TASK MATERIAL:
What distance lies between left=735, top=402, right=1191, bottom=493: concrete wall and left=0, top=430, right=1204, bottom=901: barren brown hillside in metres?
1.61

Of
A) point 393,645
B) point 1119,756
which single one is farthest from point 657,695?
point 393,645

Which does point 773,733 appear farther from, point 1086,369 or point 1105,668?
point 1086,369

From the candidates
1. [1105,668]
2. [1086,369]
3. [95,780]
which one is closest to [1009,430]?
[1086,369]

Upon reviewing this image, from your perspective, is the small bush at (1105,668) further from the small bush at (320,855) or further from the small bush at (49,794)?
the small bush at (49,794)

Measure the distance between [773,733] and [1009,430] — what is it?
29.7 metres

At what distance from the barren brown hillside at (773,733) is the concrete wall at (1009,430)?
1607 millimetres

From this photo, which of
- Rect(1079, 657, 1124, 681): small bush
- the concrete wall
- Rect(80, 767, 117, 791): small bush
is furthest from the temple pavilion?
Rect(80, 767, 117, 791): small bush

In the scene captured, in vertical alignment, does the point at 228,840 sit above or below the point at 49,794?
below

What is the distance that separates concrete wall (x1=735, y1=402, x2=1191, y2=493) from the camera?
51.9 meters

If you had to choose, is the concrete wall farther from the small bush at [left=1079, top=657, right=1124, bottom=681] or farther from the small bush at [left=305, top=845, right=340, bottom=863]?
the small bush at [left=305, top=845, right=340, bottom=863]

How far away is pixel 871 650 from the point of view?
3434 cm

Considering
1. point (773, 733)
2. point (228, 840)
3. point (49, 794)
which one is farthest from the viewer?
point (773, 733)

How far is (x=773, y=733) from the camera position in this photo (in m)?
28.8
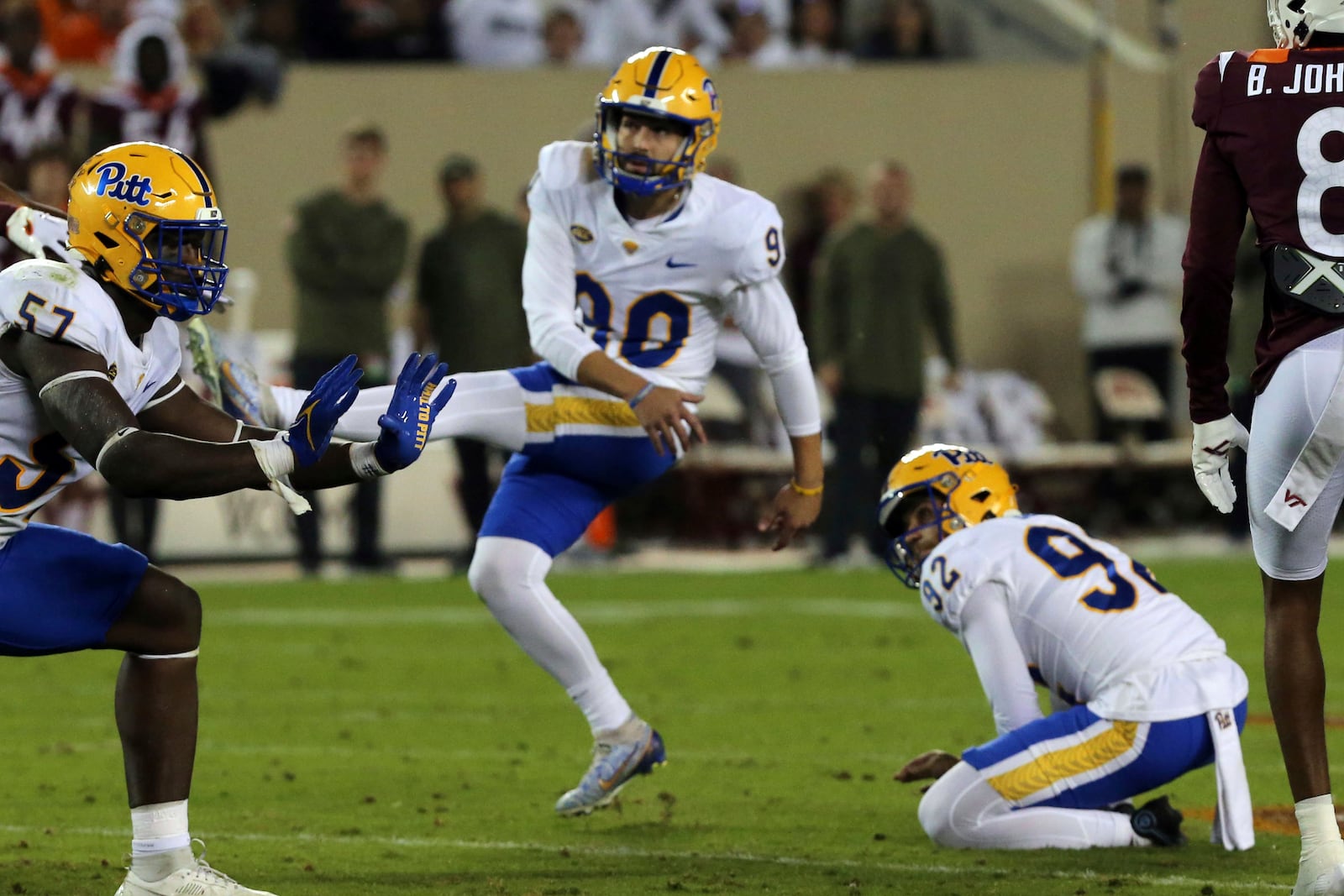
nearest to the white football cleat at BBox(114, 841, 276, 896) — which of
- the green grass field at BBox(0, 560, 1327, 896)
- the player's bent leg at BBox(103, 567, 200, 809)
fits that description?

INSTRUCTIONS FOR THE TASK: Put the material above into a Markdown table with the columns Row and Line. Give each nonblank line its own row, numbered in order, and leave the pictures out.

EXPECTED ANSWER:
| Row | Line |
|---|---|
| 1 | What distance lies between left=735, top=402, right=1191, bottom=493: concrete wall and left=0, top=430, right=1204, bottom=901: barren brown hillside in metres? |
| 2 | 1.61 |
| 3 | Of |
| 4 | A) point 393,645 |
| 5 | B) point 1119,756 |
| 6 | which single one is farthest from point 657,695? |
| 7 | point 393,645 |
| 8 | Which does point 773,733 appear farther from, point 1086,369 or point 1105,668? |
| 9 | point 1086,369 |
| 10 | From the candidates |
| 11 | 1. [1105,668] |
| 12 | 2. [1086,369] |
| 13 | 3. [95,780] |
| 14 | which one is closest to [1009,430]? |
| 15 | [1086,369] |
| 16 | Upon reviewing this image, from your perspective, is the small bush at (1105,668) further from the small bush at (320,855) or further from the small bush at (49,794)? |
| 17 | the small bush at (49,794) |
| 18 | Measure the distance between [773,733] and [1009,430] — what is it? |
| 19 | 29.7 metres |
| 20 | At what distance from the barren brown hillside at (773,733) is the concrete wall at (1009,430)? |
| 21 | 1607 millimetres |
| 22 | From this photo, which of |
| 23 | - Rect(1079, 657, 1124, 681): small bush |
| 24 | - the concrete wall |
| 25 | - Rect(80, 767, 117, 791): small bush |
| 26 | is furthest from the temple pavilion? |
| 27 | Rect(80, 767, 117, 791): small bush |
| 28 | In the scene captured, in vertical alignment, does the point at 228,840 sit above or below the point at 49,794? |
| 29 | below |
| 30 | What is the distance that separates concrete wall (x1=735, y1=402, x2=1191, y2=493) from the camera? |
| 31 | 51.9 meters |
| 32 | If you had to choose, is the concrete wall farther from the small bush at [left=1079, top=657, right=1124, bottom=681] or farther from the small bush at [left=305, top=845, right=340, bottom=863]? |
| 33 | the small bush at [left=305, top=845, right=340, bottom=863] |
| 34 | How far away is pixel 871 650 from the point of view? |
| 35 | 3434 cm |
| 36 | Considering |
| 37 | 1. point (773, 733) |
| 38 | 2. point (228, 840) |
| 39 | 3. point (49, 794) |
| 40 | which one is farthest from the viewer? |
| 41 | point (773, 733) |
| 42 | How far is (x=773, y=733) from the camera position in this photo (in m)? |
| 43 | 28.8 |
| 44 | nearest to the white football cleat at BBox(114, 841, 276, 896) — which of |
| 45 | - the green grass field at BBox(0, 560, 1327, 896) |
| 46 | - the player's bent leg at BBox(103, 567, 200, 809) |
| 47 | fits that description? |